» **Task objective**: Transcribe the data. Leave out nothing.

(Provided information Opens)

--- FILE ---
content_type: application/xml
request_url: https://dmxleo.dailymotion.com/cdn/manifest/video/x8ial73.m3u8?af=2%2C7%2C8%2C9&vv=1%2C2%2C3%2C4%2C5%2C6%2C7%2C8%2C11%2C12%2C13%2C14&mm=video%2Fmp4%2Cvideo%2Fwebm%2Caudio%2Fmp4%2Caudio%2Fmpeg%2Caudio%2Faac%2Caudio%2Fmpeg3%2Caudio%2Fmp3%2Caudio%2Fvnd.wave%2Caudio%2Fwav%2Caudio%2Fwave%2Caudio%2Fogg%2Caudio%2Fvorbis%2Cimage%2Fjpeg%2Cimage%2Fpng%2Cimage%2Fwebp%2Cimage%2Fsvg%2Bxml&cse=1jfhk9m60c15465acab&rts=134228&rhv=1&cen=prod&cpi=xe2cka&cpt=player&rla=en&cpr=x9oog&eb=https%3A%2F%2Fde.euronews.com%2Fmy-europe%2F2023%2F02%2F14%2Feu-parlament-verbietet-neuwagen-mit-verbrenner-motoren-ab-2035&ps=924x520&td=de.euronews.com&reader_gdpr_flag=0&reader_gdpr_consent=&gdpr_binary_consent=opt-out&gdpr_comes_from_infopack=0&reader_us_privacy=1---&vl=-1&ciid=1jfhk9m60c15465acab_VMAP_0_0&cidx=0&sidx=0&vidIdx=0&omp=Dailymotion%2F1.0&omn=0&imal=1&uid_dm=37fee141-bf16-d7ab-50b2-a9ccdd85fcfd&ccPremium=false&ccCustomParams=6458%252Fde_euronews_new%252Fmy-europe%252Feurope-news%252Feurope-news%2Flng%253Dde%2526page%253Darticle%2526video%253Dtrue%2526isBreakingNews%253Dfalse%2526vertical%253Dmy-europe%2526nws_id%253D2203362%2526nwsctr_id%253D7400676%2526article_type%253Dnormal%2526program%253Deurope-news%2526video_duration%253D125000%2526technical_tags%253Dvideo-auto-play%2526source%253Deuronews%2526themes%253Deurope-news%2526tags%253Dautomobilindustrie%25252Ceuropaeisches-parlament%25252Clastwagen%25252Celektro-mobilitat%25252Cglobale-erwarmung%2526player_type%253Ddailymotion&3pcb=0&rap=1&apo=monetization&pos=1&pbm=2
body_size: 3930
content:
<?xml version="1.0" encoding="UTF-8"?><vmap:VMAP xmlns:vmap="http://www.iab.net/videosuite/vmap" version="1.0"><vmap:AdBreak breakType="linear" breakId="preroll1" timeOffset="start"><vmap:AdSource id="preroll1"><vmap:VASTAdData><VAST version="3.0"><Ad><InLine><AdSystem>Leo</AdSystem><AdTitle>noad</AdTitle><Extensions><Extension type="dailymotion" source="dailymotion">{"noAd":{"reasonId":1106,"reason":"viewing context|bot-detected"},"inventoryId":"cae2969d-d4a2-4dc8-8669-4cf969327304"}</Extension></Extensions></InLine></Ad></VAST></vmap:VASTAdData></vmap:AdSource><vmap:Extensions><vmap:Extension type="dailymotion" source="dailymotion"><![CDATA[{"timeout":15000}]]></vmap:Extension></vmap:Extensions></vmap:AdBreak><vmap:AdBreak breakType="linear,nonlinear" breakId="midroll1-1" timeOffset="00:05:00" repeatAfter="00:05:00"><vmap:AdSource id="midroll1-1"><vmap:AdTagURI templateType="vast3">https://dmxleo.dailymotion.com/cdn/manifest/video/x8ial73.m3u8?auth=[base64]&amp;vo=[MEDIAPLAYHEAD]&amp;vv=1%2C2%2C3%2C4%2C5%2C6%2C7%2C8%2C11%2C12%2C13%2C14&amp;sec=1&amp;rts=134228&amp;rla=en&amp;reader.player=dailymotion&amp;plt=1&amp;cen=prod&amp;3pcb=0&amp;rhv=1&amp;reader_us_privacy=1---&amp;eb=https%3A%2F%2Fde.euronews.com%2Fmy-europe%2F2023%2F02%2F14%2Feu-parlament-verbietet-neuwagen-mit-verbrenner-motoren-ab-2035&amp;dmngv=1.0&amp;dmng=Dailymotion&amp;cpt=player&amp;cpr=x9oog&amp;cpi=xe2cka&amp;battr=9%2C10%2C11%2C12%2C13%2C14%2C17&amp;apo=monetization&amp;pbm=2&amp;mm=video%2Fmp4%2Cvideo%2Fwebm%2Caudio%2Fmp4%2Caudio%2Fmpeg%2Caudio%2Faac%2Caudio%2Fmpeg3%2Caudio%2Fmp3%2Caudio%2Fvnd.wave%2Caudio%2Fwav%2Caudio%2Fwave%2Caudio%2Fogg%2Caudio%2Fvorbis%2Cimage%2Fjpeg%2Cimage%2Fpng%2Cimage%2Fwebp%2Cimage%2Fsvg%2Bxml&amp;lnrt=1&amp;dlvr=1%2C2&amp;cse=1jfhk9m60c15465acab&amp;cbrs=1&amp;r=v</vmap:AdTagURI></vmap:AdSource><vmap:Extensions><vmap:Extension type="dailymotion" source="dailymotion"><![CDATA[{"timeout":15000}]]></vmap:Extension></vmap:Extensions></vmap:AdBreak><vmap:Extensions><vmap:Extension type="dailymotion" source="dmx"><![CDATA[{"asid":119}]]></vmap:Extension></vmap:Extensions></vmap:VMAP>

(Provided information Closes)

» **Answer to this task**:
--- FILE ---
content_type: application/xml
request_url: https://dmxleo.dailymotion.com/cdn/manifest/video/x8ial73.m3u8?af=2%2C7%2C8%2C9&vv=1%2C2%2C3%2C4%2C5%2C6%2C7%2C8%2C11%2C12%2C13%2C14&mm=video%2Fmp4%2Cvideo%2Fwebm%2Caudio%2Fmp4%2Caudio%2Fmpeg%2Caudio%2Faac%2Caudio%2Fmpeg3%2Caudio%2Fmp3%2Caudio%2Fvnd.wave%2Caudio%2Fwav%2Caudio%2Fwave%2Caudio%2Fogg%2Caudio%2Fvorbis%2Cimage%2Fjpeg%2Cimage%2Fpng%2Cimage%2Fwebp%2Cimage%2Fsvg%2Bxml&cse=1jfhk9m60c15465acab&rts=134228&rhv=1&cen=prod&cpi=xe2cka&cpt=player&rla=en&cpr=x9oog&eb=https%3A%2F%2Fde.euronews.com%2Fmy-europe%2F2023%2F02%2F14%2Feu-parlament-verbietet-neuwagen-mit-verbrenner-motoren-ab-2035&ps=924x520&td=de.euronews.com&reader_gdpr_flag=0&reader_gdpr_consent=&gdpr_binary_consent=opt-out&gdpr_comes_from_infopack=0&reader_us_privacy=1---&vl=-1&ciid=1jfhk9m60c15465acab_VMAP_0_0&cidx=0&sidx=0&vidIdx=0&omp=Dailymotion%2F1.0&omn=0&imal=1&uid_dm=37fee141-bf16-d7ab-50b2-a9ccdd85fcfd&ccPremium=false&ccCustomParams=6458%252Fde_euronews_new%252Fmy-europe%252Feurope-news%252Feurope-news%2Flng%253Dde%2526page%253Darticle%2526video%253Dtrue%2526isBreakingNews%253Dfalse%2526vertical%253Dmy-europe%2526nws_id%253D2203362%2526nwsctr_id%253D7400676%2526article_type%253Dnormal%2526program%253Deurope-news%2526video_duration%253D125000%2526technical_tags%253Dvideo-auto-play%2526source%253Deuronews%2526themes%253Deurope-news%2526tags%253Dautomobilindustrie%25252Ceuropaeisches-parlament%25252Clastwagen%25252Celektro-mobilitat%25252Cglobale-erwarmung%2526player_type%253Ddailymotion&3pcb=0&rap=1&apo=monetization&pos=1&pbm=2
body_size: 3930
content:
<?xml version="1.0" encoding="UTF-8"?><vmap:VMAP xmlns:vmap="http://www.iab.net/videosuite/vmap" version="1.0"><vmap:AdBreak breakType="linear" breakId="preroll1" timeOffset="start"><vmap:AdSource id="preroll1"><vmap:VASTAdData><VAST version="3.0"><Ad><InLine><AdSystem>Leo</AdSystem><AdTitle>noad</AdTitle><Extensions><Extension type="dailymotion" source="dailymotion">{"noAd":{"reasonId":1106,"reason":"viewing context|bot-detected"},"inventoryId":"cae2969d-d4a2-4dc8-8669-4cf969327304"}</Extension></Extensions></InLine></Ad></VAST></vmap:VASTAdData></vmap:AdSource><vmap:Extensions><vmap:Extension type="dailymotion" source="dailymotion"><![CDATA[{"timeout":15000}]]></vmap:Extension></vmap:Extensions></vmap:AdBreak><vmap:AdBreak breakType="linear,nonlinear" breakId="midroll1-1" timeOffset="00:05:00" repeatAfter="00:05:00"><vmap:AdSource id="midroll1-1"><vmap:AdTagURI templateType="vast3">https://dmxleo.dailymotion.com/cdn/manifest/video/x8ial73.m3u8?auth=[base64]&amp;vo=[MEDIAPLAYHEAD]&amp;vv=1%2C2%2C3%2C4%2C5%2C6%2C7%2C8%2C11%2C12%2C13%2C14&amp;sec=1&amp;rts=134228&amp;rla=en&amp;reader.player=dailymotion&amp;plt=1&amp;cen=prod&amp;3pcb=0&amp;rhv=1&amp;reader_us_privacy=1---&amp;eb=https%3A%2F%2Fde.euronews.com%2Fmy-europe%2F2023%2F02%2F14%2Feu-parlament-verbietet-neuwagen-mit-verbrenner-motoren-ab-2035&amp;dmngv=1.0&amp;dmng=Dailymotion&amp;cpt=player&amp;cpr=x9oog&amp;cpi=xe2cka&amp;battr=9%2C10%2C11%2C12%2C13%2C14%2C17&amp;apo=monetization&amp;pbm=2&amp;mm=video%2Fmp4%2Cvideo%2Fwebm%2Caudio%2Fmp4%2Caudio%2Fmpeg%2Caudio%2Faac%2Caudio%2Fmpeg3%2Caudio%2Fmp3%2Caudio%2Fvnd.wave%2Caudio%2Fwav%2Caudio%2Fwave%2Caudio%2Fogg%2Caudio%2Fvorbis%2Cimage%2Fjpeg%2Cimage%2Fpng%2Cimage%2Fwebp%2Cimage%2Fsvg%2Bxml&amp;lnrt=1&amp;dlvr=1%2C2&amp;cse=1jfhk9m60c15465acab&amp;cbrs=1&amp;r=v</vmap:AdTagURI></vmap:AdSource><vmap:Extensions><vmap:Extension type="dailymotion" source="dailymotion"><![CDATA[{"timeout":15000}]]></vmap:Extension></vmap:Extensions></vmap:AdBreak><vmap:Extensions><vmap:Extension type="dailymotion" source="dmx"><![CDATA[{"asid":119}]]></vmap:Extension></vmap:Extensions></vmap:VMAP>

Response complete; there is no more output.